As I developed my work, I often circled back to the staying power of Koolhaas’ Lagos project. I found myself searching for a richer piece of writing that could cast into the broader world, a defining image of Lagos powerful enough to exorcise Koolhaas’. George Packer, who at the time was the New Yorker’s Nigeria correspondent, was critical of Koolhaas’ “intellectual excitement” about the city. “Lagos is fascinating only if you’re able to leave it,” he wrote in his 2006 dispatch, “The Megacity: Decoding the chaos of Lagos.” I found this piece more honest and devoured every reference and detail.
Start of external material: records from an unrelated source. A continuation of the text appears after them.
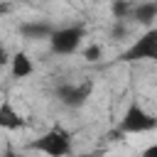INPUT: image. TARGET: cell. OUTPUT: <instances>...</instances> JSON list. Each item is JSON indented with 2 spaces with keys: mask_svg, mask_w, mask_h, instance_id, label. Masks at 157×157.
Masks as SVG:
<instances>
[{
  "mask_svg": "<svg viewBox=\"0 0 157 157\" xmlns=\"http://www.w3.org/2000/svg\"><path fill=\"white\" fill-rule=\"evenodd\" d=\"M71 147H74L71 132L66 128H61V125L49 128L47 132H42L39 137H34L29 142L32 152H39V155H47V157H69Z\"/></svg>",
  "mask_w": 157,
  "mask_h": 157,
  "instance_id": "obj_1",
  "label": "cell"
},
{
  "mask_svg": "<svg viewBox=\"0 0 157 157\" xmlns=\"http://www.w3.org/2000/svg\"><path fill=\"white\" fill-rule=\"evenodd\" d=\"M152 130H157V118L142 103L132 101L118 123V132L120 135H142V132H152Z\"/></svg>",
  "mask_w": 157,
  "mask_h": 157,
  "instance_id": "obj_2",
  "label": "cell"
},
{
  "mask_svg": "<svg viewBox=\"0 0 157 157\" xmlns=\"http://www.w3.org/2000/svg\"><path fill=\"white\" fill-rule=\"evenodd\" d=\"M83 37H86V27H81V25H69V27L54 29L47 42H49L52 54H56V56H69V54L78 52Z\"/></svg>",
  "mask_w": 157,
  "mask_h": 157,
  "instance_id": "obj_3",
  "label": "cell"
},
{
  "mask_svg": "<svg viewBox=\"0 0 157 157\" xmlns=\"http://www.w3.org/2000/svg\"><path fill=\"white\" fill-rule=\"evenodd\" d=\"M118 61H157V27L145 29L118 56Z\"/></svg>",
  "mask_w": 157,
  "mask_h": 157,
  "instance_id": "obj_4",
  "label": "cell"
},
{
  "mask_svg": "<svg viewBox=\"0 0 157 157\" xmlns=\"http://www.w3.org/2000/svg\"><path fill=\"white\" fill-rule=\"evenodd\" d=\"M93 93V81H78V83H61L56 88V98L66 108H81Z\"/></svg>",
  "mask_w": 157,
  "mask_h": 157,
  "instance_id": "obj_5",
  "label": "cell"
},
{
  "mask_svg": "<svg viewBox=\"0 0 157 157\" xmlns=\"http://www.w3.org/2000/svg\"><path fill=\"white\" fill-rule=\"evenodd\" d=\"M22 128H25V118H22V113L12 105L10 98H2V101H0V130H10V132H15V130H22Z\"/></svg>",
  "mask_w": 157,
  "mask_h": 157,
  "instance_id": "obj_6",
  "label": "cell"
},
{
  "mask_svg": "<svg viewBox=\"0 0 157 157\" xmlns=\"http://www.w3.org/2000/svg\"><path fill=\"white\" fill-rule=\"evenodd\" d=\"M128 20H132L137 25H152L157 20V0H142V2L132 5Z\"/></svg>",
  "mask_w": 157,
  "mask_h": 157,
  "instance_id": "obj_7",
  "label": "cell"
},
{
  "mask_svg": "<svg viewBox=\"0 0 157 157\" xmlns=\"http://www.w3.org/2000/svg\"><path fill=\"white\" fill-rule=\"evenodd\" d=\"M54 32V27L49 22H39V20H29L20 25V34L25 39H49Z\"/></svg>",
  "mask_w": 157,
  "mask_h": 157,
  "instance_id": "obj_8",
  "label": "cell"
},
{
  "mask_svg": "<svg viewBox=\"0 0 157 157\" xmlns=\"http://www.w3.org/2000/svg\"><path fill=\"white\" fill-rule=\"evenodd\" d=\"M32 71H34L32 59L25 52H15L12 59H10V74H12V78H27V76H32Z\"/></svg>",
  "mask_w": 157,
  "mask_h": 157,
  "instance_id": "obj_9",
  "label": "cell"
},
{
  "mask_svg": "<svg viewBox=\"0 0 157 157\" xmlns=\"http://www.w3.org/2000/svg\"><path fill=\"white\" fill-rule=\"evenodd\" d=\"M130 10H132V2H128V0H113L110 2V12H113V17L115 20H128L130 17Z\"/></svg>",
  "mask_w": 157,
  "mask_h": 157,
  "instance_id": "obj_10",
  "label": "cell"
},
{
  "mask_svg": "<svg viewBox=\"0 0 157 157\" xmlns=\"http://www.w3.org/2000/svg\"><path fill=\"white\" fill-rule=\"evenodd\" d=\"M103 56V47L101 44H88L86 49H83V59L86 61H98Z\"/></svg>",
  "mask_w": 157,
  "mask_h": 157,
  "instance_id": "obj_11",
  "label": "cell"
},
{
  "mask_svg": "<svg viewBox=\"0 0 157 157\" xmlns=\"http://www.w3.org/2000/svg\"><path fill=\"white\" fill-rule=\"evenodd\" d=\"M125 34H128L125 22H123V20H115V25H113V29H110V37H113V39H123Z\"/></svg>",
  "mask_w": 157,
  "mask_h": 157,
  "instance_id": "obj_12",
  "label": "cell"
},
{
  "mask_svg": "<svg viewBox=\"0 0 157 157\" xmlns=\"http://www.w3.org/2000/svg\"><path fill=\"white\" fill-rule=\"evenodd\" d=\"M10 59H12V54H10V52H7V49L0 44V69H2L5 64H10Z\"/></svg>",
  "mask_w": 157,
  "mask_h": 157,
  "instance_id": "obj_13",
  "label": "cell"
},
{
  "mask_svg": "<svg viewBox=\"0 0 157 157\" xmlns=\"http://www.w3.org/2000/svg\"><path fill=\"white\" fill-rule=\"evenodd\" d=\"M140 157H157V145H150V147H145Z\"/></svg>",
  "mask_w": 157,
  "mask_h": 157,
  "instance_id": "obj_14",
  "label": "cell"
},
{
  "mask_svg": "<svg viewBox=\"0 0 157 157\" xmlns=\"http://www.w3.org/2000/svg\"><path fill=\"white\" fill-rule=\"evenodd\" d=\"M2 157H25V155H20V152H12V150H7Z\"/></svg>",
  "mask_w": 157,
  "mask_h": 157,
  "instance_id": "obj_15",
  "label": "cell"
},
{
  "mask_svg": "<svg viewBox=\"0 0 157 157\" xmlns=\"http://www.w3.org/2000/svg\"><path fill=\"white\" fill-rule=\"evenodd\" d=\"M5 10H7V7H5V5H0V12H5Z\"/></svg>",
  "mask_w": 157,
  "mask_h": 157,
  "instance_id": "obj_16",
  "label": "cell"
}]
</instances>
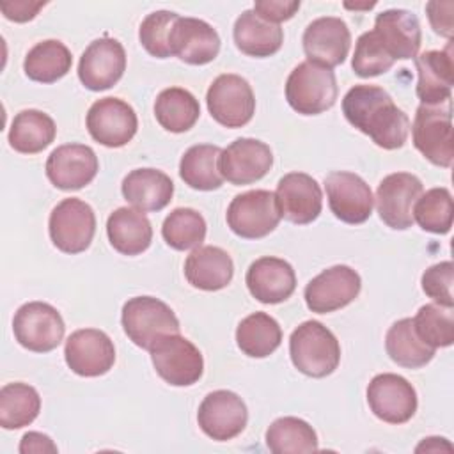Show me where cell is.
Returning a JSON list of instances; mask_svg holds the SVG:
<instances>
[{
  "label": "cell",
  "instance_id": "obj_1",
  "mask_svg": "<svg viewBox=\"0 0 454 454\" xmlns=\"http://www.w3.org/2000/svg\"><path fill=\"white\" fill-rule=\"evenodd\" d=\"M342 114L378 147L399 149L410 133L408 115L397 108L387 90L378 85H355L342 98Z\"/></svg>",
  "mask_w": 454,
  "mask_h": 454
},
{
  "label": "cell",
  "instance_id": "obj_2",
  "mask_svg": "<svg viewBox=\"0 0 454 454\" xmlns=\"http://www.w3.org/2000/svg\"><path fill=\"white\" fill-rule=\"evenodd\" d=\"M289 355L300 372L310 378H325L337 369L340 346L337 337L323 323L310 319L293 330Z\"/></svg>",
  "mask_w": 454,
  "mask_h": 454
},
{
  "label": "cell",
  "instance_id": "obj_3",
  "mask_svg": "<svg viewBox=\"0 0 454 454\" xmlns=\"http://www.w3.org/2000/svg\"><path fill=\"white\" fill-rule=\"evenodd\" d=\"M286 99L301 115L326 112L337 99L335 73L310 60L300 62L287 76Z\"/></svg>",
  "mask_w": 454,
  "mask_h": 454
},
{
  "label": "cell",
  "instance_id": "obj_4",
  "mask_svg": "<svg viewBox=\"0 0 454 454\" xmlns=\"http://www.w3.org/2000/svg\"><path fill=\"white\" fill-rule=\"evenodd\" d=\"M121 323L129 340L147 351L160 337L179 333V319L174 310L153 296L129 298L122 307Z\"/></svg>",
  "mask_w": 454,
  "mask_h": 454
},
{
  "label": "cell",
  "instance_id": "obj_5",
  "mask_svg": "<svg viewBox=\"0 0 454 454\" xmlns=\"http://www.w3.org/2000/svg\"><path fill=\"white\" fill-rule=\"evenodd\" d=\"M411 138L415 149L436 167H450L454 158L450 101L420 105L415 112Z\"/></svg>",
  "mask_w": 454,
  "mask_h": 454
},
{
  "label": "cell",
  "instance_id": "obj_6",
  "mask_svg": "<svg viewBox=\"0 0 454 454\" xmlns=\"http://www.w3.org/2000/svg\"><path fill=\"white\" fill-rule=\"evenodd\" d=\"M149 353L158 376L168 385L190 387L204 372V360L199 348L179 333L160 337Z\"/></svg>",
  "mask_w": 454,
  "mask_h": 454
},
{
  "label": "cell",
  "instance_id": "obj_7",
  "mask_svg": "<svg viewBox=\"0 0 454 454\" xmlns=\"http://www.w3.org/2000/svg\"><path fill=\"white\" fill-rule=\"evenodd\" d=\"M282 215L273 192L250 190L236 195L227 207V225L245 239L268 236L278 225Z\"/></svg>",
  "mask_w": 454,
  "mask_h": 454
},
{
  "label": "cell",
  "instance_id": "obj_8",
  "mask_svg": "<svg viewBox=\"0 0 454 454\" xmlns=\"http://www.w3.org/2000/svg\"><path fill=\"white\" fill-rule=\"evenodd\" d=\"M12 332L20 346L25 349L48 353L62 342L66 325L53 305L44 301H28L16 310Z\"/></svg>",
  "mask_w": 454,
  "mask_h": 454
},
{
  "label": "cell",
  "instance_id": "obj_9",
  "mask_svg": "<svg viewBox=\"0 0 454 454\" xmlns=\"http://www.w3.org/2000/svg\"><path fill=\"white\" fill-rule=\"evenodd\" d=\"M51 243L64 254H80L90 247L96 232V215L82 199L60 200L50 213Z\"/></svg>",
  "mask_w": 454,
  "mask_h": 454
},
{
  "label": "cell",
  "instance_id": "obj_10",
  "mask_svg": "<svg viewBox=\"0 0 454 454\" xmlns=\"http://www.w3.org/2000/svg\"><path fill=\"white\" fill-rule=\"evenodd\" d=\"M206 103L211 117L225 128L248 124L255 112V98L250 83L239 74L225 73L213 80Z\"/></svg>",
  "mask_w": 454,
  "mask_h": 454
},
{
  "label": "cell",
  "instance_id": "obj_11",
  "mask_svg": "<svg viewBox=\"0 0 454 454\" xmlns=\"http://www.w3.org/2000/svg\"><path fill=\"white\" fill-rule=\"evenodd\" d=\"M422 195V181L410 172L388 174L376 190V209L383 223L395 231L413 225V204Z\"/></svg>",
  "mask_w": 454,
  "mask_h": 454
},
{
  "label": "cell",
  "instance_id": "obj_12",
  "mask_svg": "<svg viewBox=\"0 0 454 454\" xmlns=\"http://www.w3.org/2000/svg\"><path fill=\"white\" fill-rule=\"evenodd\" d=\"M360 275L346 266L335 264L323 270L305 286V303L316 314H328L349 305L360 293Z\"/></svg>",
  "mask_w": 454,
  "mask_h": 454
},
{
  "label": "cell",
  "instance_id": "obj_13",
  "mask_svg": "<svg viewBox=\"0 0 454 454\" xmlns=\"http://www.w3.org/2000/svg\"><path fill=\"white\" fill-rule=\"evenodd\" d=\"M89 135L105 147H122L137 133L138 119L131 105L119 98H103L87 112Z\"/></svg>",
  "mask_w": 454,
  "mask_h": 454
},
{
  "label": "cell",
  "instance_id": "obj_14",
  "mask_svg": "<svg viewBox=\"0 0 454 454\" xmlns=\"http://www.w3.org/2000/svg\"><path fill=\"white\" fill-rule=\"evenodd\" d=\"M367 403L380 420L404 424L417 411V392L406 378L394 372H383L371 380L367 387Z\"/></svg>",
  "mask_w": 454,
  "mask_h": 454
},
{
  "label": "cell",
  "instance_id": "obj_15",
  "mask_svg": "<svg viewBox=\"0 0 454 454\" xmlns=\"http://www.w3.org/2000/svg\"><path fill=\"white\" fill-rule=\"evenodd\" d=\"M67 367L83 378L106 374L115 362L112 339L98 328H82L73 332L64 346Z\"/></svg>",
  "mask_w": 454,
  "mask_h": 454
},
{
  "label": "cell",
  "instance_id": "obj_16",
  "mask_svg": "<svg viewBox=\"0 0 454 454\" xmlns=\"http://www.w3.org/2000/svg\"><path fill=\"white\" fill-rule=\"evenodd\" d=\"M328 206L335 218L346 223H364L374 206V197L369 184L353 172L335 170L325 177Z\"/></svg>",
  "mask_w": 454,
  "mask_h": 454
},
{
  "label": "cell",
  "instance_id": "obj_17",
  "mask_svg": "<svg viewBox=\"0 0 454 454\" xmlns=\"http://www.w3.org/2000/svg\"><path fill=\"white\" fill-rule=\"evenodd\" d=\"M248 420L243 399L231 390L209 392L197 411V422L204 434L216 442H227L238 436Z\"/></svg>",
  "mask_w": 454,
  "mask_h": 454
},
{
  "label": "cell",
  "instance_id": "obj_18",
  "mask_svg": "<svg viewBox=\"0 0 454 454\" xmlns=\"http://www.w3.org/2000/svg\"><path fill=\"white\" fill-rule=\"evenodd\" d=\"M126 51L117 39L101 37L92 41L80 57L78 78L89 90H106L124 74Z\"/></svg>",
  "mask_w": 454,
  "mask_h": 454
},
{
  "label": "cell",
  "instance_id": "obj_19",
  "mask_svg": "<svg viewBox=\"0 0 454 454\" xmlns=\"http://www.w3.org/2000/svg\"><path fill=\"white\" fill-rule=\"evenodd\" d=\"M273 165L268 144L257 138H238L222 149L218 168L223 179L241 186L262 179Z\"/></svg>",
  "mask_w": 454,
  "mask_h": 454
},
{
  "label": "cell",
  "instance_id": "obj_20",
  "mask_svg": "<svg viewBox=\"0 0 454 454\" xmlns=\"http://www.w3.org/2000/svg\"><path fill=\"white\" fill-rule=\"evenodd\" d=\"M301 43L310 62L332 69L346 60L351 46V34L340 18L323 16L307 25Z\"/></svg>",
  "mask_w": 454,
  "mask_h": 454
},
{
  "label": "cell",
  "instance_id": "obj_21",
  "mask_svg": "<svg viewBox=\"0 0 454 454\" xmlns=\"http://www.w3.org/2000/svg\"><path fill=\"white\" fill-rule=\"evenodd\" d=\"M99 163L92 147L85 144H64L53 149L46 160V176L60 190H80L98 174Z\"/></svg>",
  "mask_w": 454,
  "mask_h": 454
},
{
  "label": "cell",
  "instance_id": "obj_22",
  "mask_svg": "<svg viewBox=\"0 0 454 454\" xmlns=\"http://www.w3.org/2000/svg\"><path fill=\"white\" fill-rule=\"evenodd\" d=\"M280 215L298 225L314 222L323 207V193L317 181L305 172H289L280 177L275 192Z\"/></svg>",
  "mask_w": 454,
  "mask_h": 454
},
{
  "label": "cell",
  "instance_id": "obj_23",
  "mask_svg": "<svg viewBox=\"0 0 454 454\" xmlns=\"http://www.w3.org/2000/svg\"><path fill=\"white\" fill-rule=\"evenodd\" d=\"M168 44L172 55L179 60L192 66H204L216 59L220 35L204 20L179 16L172 25Z\"/></svg>",
  "mask_w": 454,
  "mask_h": 454
},
{
  "label": "cell",
  "instance_id": "obj_24",
  "mask_svg": "<svg viewBox=\"0 0 454 454\" xmlns=\"http://www.w3.org/2000/svg\"><path fill=\"white\" fill-rule=\"evenodd\" d=\"M250 294L266 305L286 301L296 289V275L293 266L278 257L255 259L245 277Z\"/></svg>",
  "mask_w": 454,
  "mask_h": 454
},
{
  "label": "cell",
  "instance_id": "obj_25",
  "mask_svg": "<svg viewBox=\"0 0 454 454\" xmlns=\"http://www.w3.org/2000/svg\"><path fill=\"white\" fill-rule=\"evenodd\" d=\"M374 34L394 60L417 57L422 32L419 18L406 9H388L376 16Z\"/></svg>",
  "mask_w": 454,
  "mask_h": 454
},
{
  "label": "cell",
  "instance_id": "obj_26",
  "mask_svg": "<svg viewBox=\"0 0 454 454\" xmlns=\"http://www.w3.org/2000/svg\"><path fill=\"white\" fill-rule=\"evenodd\" d=\"M419 74L417 96L422 105H443L450 101L454 85V62L450 44L445 50H427L415 57Z\"/></svg>",
  "mask_w": 454,
  "mask_h": 454
},
{
  "label": "cell",
  "instance_id": "obj_27",
  "mask_svg": "<svg viewBox=\"0 0 454 454\" xmlns=\"http://www.w3.org/2000/svg\"><path fill=\"white\" fill-rule=\"evenodd\" d=\"M232 259L220 247H197L184 261L186 280L202 291H220L227 287L232 280Z\"/></svg>",
  "mask_w": 454,
  "mask_h": 454
},
{
  "label": "cell",
  "instance_id": "obj_28",
  "mask_svg": "<svg viewBox=\"0 0 454 454\" xmlns=\"http://www.w3.org/2000/svg\"><path fill=\"white\" fill-rule=\"evenodd\" d=\"M122 197L140 211H161L174 195L172 179L156 168H135L122 179Z\"/></svg>",
  "mask_w": 454,
  "mask_h": 454
},
{
  "label": "cell",
  "instance_id": "obj_29",
  "mask_svg": "<svg viewBox=\"0 0 454 454\" xmlns=\"http://www.w3.org/2000/svg\"><path fill=\"white\" fill-rule=\"evenodd\" d=\"M110 245L122 255H138L153 241V227L144 211L135 207H117L106 220Z\"/></svg>",
  "mask_w": 454,
  "mask_h": 454
},
{
  "label": "cell",
  "instance_id": "obj_30",
  "mask_svg": "<svg viewBox=\"0 0 454 454\" xmlns=\"http://www.w3.org/2000/svg\"><path fill=\"white\" fill-rule=\"evenodd\" d=\"M232 35L238 50L255 59L275 55L284 43L282 28L259 18L254 9L243 11L238 16V20L234 21Z\"/></svg>",
  "mask_w": 454,
  "mask_h": 454
},
{
  "label": "cell",
  "instance_id": "obj_31",
  "mask_svg": "<svg viewBox=\"0 0 454 454\" xmlns=\"http://www.w3.org/2000/svg\"><path fill=\"white\" fill-rule=\"evenodd\" d=\"M57 135L53 119L41 110H21L14 115L9 129V144L23 154H35L46 149Z\"/></svg>",
  "mask_w": 454,
  "mask_h": 454
},
{
  "label": "cell",
  "instance_id": "obj_32",
  "mask_svg": "<svg viewBox=\"0 0 454 454\" xmlns=\"http://www.w3.org/2000/svg\"><path fill=\"white\" fill-rule=\"evenodd\" d=\"M222 149L213 144L192 145L179 161V176L193 190L211 192L222 186L223 177L218 168Z\"/></svg>",
  "mask_w": 454,
  "mask_h": 454
},
{
  "label": "cell",
  "instance_id": "obj_33",
  "mask_svg": "<svg viewBox=\"0 0 454 454\" xmlns=\"http://www.w3.org/2000/svg\"><path fill=\"white\" fill-rule=\"evenodd\" d=\"M385 348L392 362L406 369L424 367L434 356V348L417 335L411 317H403L388 328Z\"/></svg>",
  "mask_w": 454,
  "mask_h": 454
},
{
  "label": "cell",
  "instance_id": "obj_34",
  "mask_svg": "<svg viewBox=\"0 0 454 454\" xmlns=\"http://www.w3.org/2000/svg\"><path fill=\"white\" fill-rule=\"evenodd\" d=\"M73 64L69 48L59 39H46L28 50L23 69L25 74L39 83H53L64 78Z\"/></svg>",
  "mask_w": 454,
  "mask_h": 454
},
{
  "label": "cell",
  "instance_id": "obj_35",
  "mask_svg": "<svg viewBox=\"0 0 454 454\" xmlns=\"http://www.w3.org/2000/svg\"><path fill=\"white\" fill-rule=\"evenodd\" d=\"M200 106L197 98L181 87L161 90L154 101V117L161 128L172 133H184L197 122Z\"/></svg>",
  "mask_w": 454,
  "mask_h": 454
},
{
  "label": "cell",
  "instance_id": "obj_36",
  "mask_svg": "<svg viewBox=\"0 0 454 454\" xmlns=\"http://www.w3.org/2000/svg\"><path fill=\"white\" fill-rule=\"evenodd\" d=\"M238 348L252 358L270 356L282 342V330L275 317L266 312H254L241 319L236 328Z\"/></svg>",
  "mask_w": 454,
  "mask_h": 454
},
{
  "label": "cell",
  "instance_id": "obj_37",
  "mask_svg": "<svg viewBox=\"0 0 454 454\" xmlns=\"http://www.w3.org/2000/svg\"><path fill=\"white\" fill-rule=\"evenodd\" d=\"M266 445L273 454H303L319 449L314 427L298 417H280L266 429Z\"/></svg>",
  "mask_w": 454,
  "mask_h": 454
},
{
  "label": "cell",
  "instance_id": "obj_38",
  "mask_svg": "<svg viewBox=\"0 0 454 454\" xmlns=\"http://www.w3.org/2000/svg\"><path fill=\"white\" fill-rule=\"evenodd\" d=\"M41 410L39 392L27 383H7L0 388V426L20 429L35 420Z\"/></svg>",
  "mask_w": 454,
  "mask_h": 454
},
{
  "label": "cell",
  "instance_id": "obj_39",
  "mask_svg": "<svg viewBox=\"0 0 454 454\" xmlns=\"http://www.w3.org/2000/svg\"><path fill=\"white\" fill-rule=\"evenodd\" d=\"M161 236L174 250L197 248L206 238V220L192 207H176L163 220Z\"/></svg>",
  "mask_w": 454,
  "mask_h": 454
},
{
  "label": "cell",
  "instance_id": "obj_40",
  "mask_svg": "<svg viewBox=\"0 0 454 454\" xmlns=\"http://www.w3.org/2000/svg\"><path fill=\"white\" fill-rule=\"evenodd\" d=\"M452 195L447 188H431L413 204V222L433 234H447L452 227Z\"/></svg>",
  "mask_w": 454,
  "mask_h": 454
},
{
  "label": "cell",
  "instance_id": "obj_41",
  "mask_svg": "<svg viewBox=\"0 0 454 454\" xmlns=\"http://www.w3.org/2000/svg\"><path fill=\"white\" fill-rule=\"evenodd\" d=\"M411 321L417 335L431 348H447L454 342L452 307H443L438 303L422 305Z\"/></svg>",
  "mask_w": 454,
  "mask_h": 454
},
{
  "label": "cell",
  "instance_id": "obj_42",
  "mask_svg": "<svg viewBox=\"0 0 454 454\" xmlns=\"http://www.w3.org/2000/svg\"><path fill=\"white\" fill-rule=\"evenodd\" d=\"M394 59L387 53L374 30L364 32L355 44L351 67L356 76L371 78L387 73L394 66Z\"/></svg>",
  "mask_w": 454,
  "mask_h": 454
},
{
  "label": "cell",
  "instance_id": "obj_43",
  "mask_svg": "<svg viewBox=\"0 0 454 454\" xmlns=\"http://www.w3.org/2000/svg\"><path fill=\"white\" fill-rule=\"evenodd\" d=\"M177 18L179 14L172 11H154L144 18L138 28V39L149 55L156 59H168L172 55L168 37Z\"/></svg>",
  "mask_w": 454,
  "mask_h": 454
},
{
  "label": "cell",
  "instance_id": "obj_44",
  "mask_svg": "<svg viewBox=\"0 0 454 454\" xmlns=\"http://www.w3.org/2000/svg\"><path fill=\"white\" fill-rule=\"evenodd\" d=\"M452 282H454L452 261L433 264L422 273V291L431 300H434V303L443 307H454Z\"/></svg>",
  "mask_w": 454,
  "mask_h": 454
},
{
  "label": "cell",
  "instance_id": "obj_45",
  "mask_svg": "<svg viewBox=\"0 0 454 454\" xmlns=\"http://www.w3.org/2000/svg\"><path fill=\"white\" fill-rule=\"evenodd\" d=\"M300 9L296 0H257L254 4V12L264 21L278 25L280 21L291 20Z\"/></svg>",
  "mask_w": 454,
  "mask_h": 454
},
{
  "label": "cell",
  "instance_id": "obj_46",
  "mask_svg": "<svg viewBox=\"0 0 454 454\" xmlns=\"http://www.w3.org/2000/svg\"><path fill=\"white\" fill-rule=\"evenodd\" d=\"M429 23L433 30L443 37L452 35V11L454 4L452 2H429L426 5Z\"/></svg>",
  "mask_w": 454,
  "mask_h": 454
},
{
  "label": "cell",
  "instance_id": "obj_47",
  "mask_svg": "<svg viewBox=\"0 0 454 454\" xmlns=\"http://www.w3.org/2000/svg\"><path fill=\"white\" fill-rule=\"evenodd\" d=\"M43 7H44V2H27V0L2 2L0 4V9H2L4 16L7 20L18 21V23H23V21H28V20L35 18L39 9H43Z\"/></svg>",
  "mask_w": 454,
  "mask_h": 454
},
{
  "label": "cell",
  "instance_id": "obj_48",
  "mask_svg": "<svg viewBox=\"0 0 454 454\" xmlns=\"http://www.w3.org/2000/svg\"><path fill=\"white\" fill-rule=\"evenodd\" d=\"M20 452L21 454H28V452H57V445L51 442L50 436L37 433V431H30L27 434H23L21 443H20Z\"/></svg>",
  "mask_w": 454,
  "mask_h": 454
}]
</instances>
But It wasn’t quite enough.

I read Suketu Mehta’s sublime book on Mumbai, “Maximum City”—twice—and my search for a similarly complex non-fiction book about Lagos or Johannesburg, Nairobi or Cairo continued.

I read Orhan Pahmuk’s Istanbul, and, inspired, became even more frustrated by how Koolhaas had somehow come to intellectually define Lagos for me and many others.

My frustration and near obsession with this eventually led me, in 2010, to co-found Cityscapes, a publication about “cities in the global South from their own perspective.”

So, in that first week of my Fellowship year, I sat in front of this book. I wanted to dislike it or at least walk off with some strong feelings. Instead, as I paged through it, I realized I was bored. It did not strike me as an impressive object, nor did its ideas hold sway over me. It had some interest, but it was mere curiosity. I was glad it was there—even just as a rarity, a time capsule of something that once sparked something in me—but that was about it. 


I thought of all this again, in June 2022, when on a whim, I joined my wife on a business trip to Lagos. Instead of staying for the expected four days; we decided to stay for a month, working remotely. It was my first big international trip since the pandemic.

Photo: Tau Tavengwa


Lagos was not any inspiring paradise. I hadn’t expected it to be. It was frustrating, joyful, and complicated, But god, it is alive!!! 

During the month, I realized I had never been to any place like it. It’s not New York, Jakarta, Beijing, Mumbai, or Cairo. Nor is it attempting to be. Lagos is Lagos—a one-of-a-kind monolithic creature full of energy that needs only to be experienced, embraced fully on its terms. I raged at the traffic but rejoiced when it moved; I was shocked by scenes of neighborhoods with barely any visible public infrastructure (a familiar scene in many cities, globally) but marveled at how this is a city with an invisible, almost unknowable intelligence that makes it possible for the 22-29 million people (there hasn’t been a census in a while) that reside there to co-exist in a highly complex and complicated, ever-shifting manner. Most of all, I felt at home. Lagos is big, black and unapologetically so, and I loved it. It reminded me I could live the same way. 

By the way, I realized I had actually already found the piece of writing on Lagos I had long searched for way back in 2015. That year, Alexis Okeowo published an article titled “Lagos Must Prosper” in Granta Magazine. It painted a picture of the imperfect, complex city I experienced, from the perspective of someone that’s taken the time to know the city well. Okeowo’s Lagos is one that’s stumbling towards its many unknown futures, at once exciting, sometimes hopeful, and often depressing. There is no romance to it, but that does not make it any lesser. I had encountered her piece long before I paged through that unpublished Koolhaas book. But, I realize now, when the allure of a big name in the rare books section of GSD’s library beckoned in those early days of my Loeb fellowship, I had forgotten Okeowo’s piece and that I was no longer in the thrall of Koolhaas’ Lagos misadventure, nor did I care much about it. I had moved on.